**** Estratto del testo

Quando Barack Obama all'università del Cairo pronunciò la storica frase Islam is a part of America,
indicammo chiaramente l'illusorietà dell'operazione mediatica che il
presidente Usa tentava allora di intraprendere. Oggi, dopo le sconfitte
occidentali in Iraq ed Afghanistan, l'intervento Nato in Libia, la
guerra civile esplosa in Siria, le preannunciate delusioni della
Primavera Araba, l'incombere di un attacco all'Iran - l'intervista che
Obama ha rilasciato lo scorso 2 marzo all'autorevole rivista the Atlantic
è realmente rivelatrice della posizione nella quale le amministrazioni
Usa, indipendentemente dal loro orientamento politico, si trovano
rispetto al Medio Oriente.
Si tratta, come nota Jeffrey Goldberg, il
giornalista che l'ha ottenuta da Obama, della "più lunga intervista mai
rilasciata dopo il profilarsi della crisi iraniana". Essa viene
pubblicata con una significativa scelta dei tempi, a pochi giorni dal
discorso annuale del presidente Usa davanti all'AIPAC, la più importante
lobby ebraica americana, e dal nuovo incontro con il primo ministro
israeliano Benjamin Netanyahu, in visita negli Usa la prossima
settimana.

********
**** Dati forniti

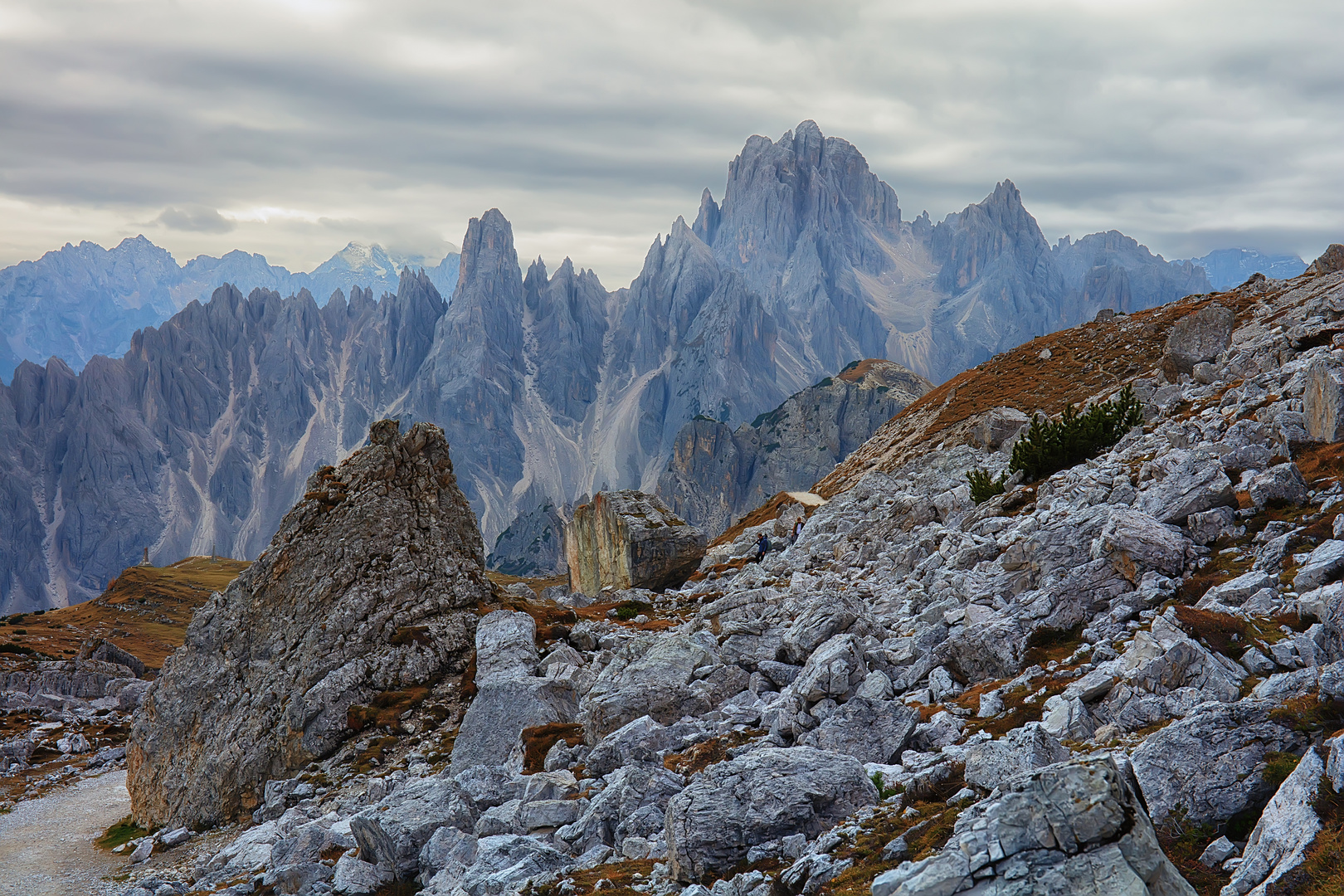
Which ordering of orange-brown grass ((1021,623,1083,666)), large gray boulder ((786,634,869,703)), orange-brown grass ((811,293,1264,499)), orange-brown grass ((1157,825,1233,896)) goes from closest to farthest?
orange-brown grass ((1157,825,1233,896)), orange-brown grass ((1021,623,1083,666)), large gray boulder ((786,634,869,703)), orange-brown grass ((811,293,1264,499))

********

» **Cosa fare**
A - Elenca tutte le persone che l'estratto nomina con nome e cognome.
B - Ricopia parola per parola il passo dell'estratto da "Quando Barack Obama" a "al Medio Oriente.".

» **Le soluzioni**
A - Barack Obama, Jeffrey Goldberg, Benjamin Netanyahu

B -
Quando Barack Obama all'università del Cairo pronunciò la storica frase Islam is a part of America,
indicammo chiaramente l'illusorietà dell'operazione mediatica che il
presidente Usa tentava allora di intraprendere. Oggi, dopo le sconfitte
occidentali in Iraq ed Afghanistan, l'intervento Nato in Libia, la
guerra civile esplosa in Siria, le preannunciate delusioni della
Primavera Araba, l'incombere di un attacco all'Iran - l'intervista che
Obama ha rilasciato lo scorso 2 marzo all'autorevole rivista the Atlantic
è realmente rivelatrice della posizione nella quale le amministrazioni
Usa, indipendentemente dal loro orientamento politico, si trovano
rispetto al Medio Oriente.